====== Selection ======

A "Crinkle Crankle" wall. A Ribbon wall. A Sinusoidal wall. A dear child has many names, as the Swedish saying goes.

But regardless of what you call it, the Serpentine Wall presents one of architecture’s greatest geometric paradoxes: How can a longer wall require fewer bricks?

In this deep dive, we look at the structural logic behind the curve, why Thomas Jefferson loved it, and why contemporary architects like LANZA Atelier are bringing it back for 2026.

The Mechanics: Defying the Straight Line

A diagram of a crinkle crankle/Serpentine wall, created with AI and fact checked.

At first glance, a wavy wall looks like a purely aesthetic choice; a decorative flourish for English gardens. In reality, it is a triumph of engineering over mass.

====== Supplied data ======

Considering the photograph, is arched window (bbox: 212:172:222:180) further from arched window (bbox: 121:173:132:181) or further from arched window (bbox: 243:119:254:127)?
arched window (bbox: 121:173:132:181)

======

Things to do:
A – Answer these questions from the text on serpentine walls:
(i) Besides the Serpentine Wall, which three names for the wall does it list?
(ii) Which contemporary architects does it name as bringing the wall back, and for what year?
(iii) For what kind of gardens does it say a wavy wall might look like a decorative flourish?
B – According to the text on serpentine walls, why is a wavy wall not merely an aesthetic choice? Answer in one to three sentences.
C – Reproduce the passage of the text on serpentine walls from "But regardless of" up to and including "require fewer bricks?".

Solved tasks:
A –
(i) A "Crinkle Crankle" wall, a Ribbon wall, and a Sinusoidal wall.
(ii) LANZA Atelier, for 2026.
(iii) English gardens.

B – A wavy wall may look at first like a purely decorative flourish for English gardens. The text states that it is in reality a triumph of engineering over mass.

C –
But regardless of what you call it, the Serpentine Wall presents one of architecture’s greatest geometric paradoxes: How can a longer wall require fewer bricks?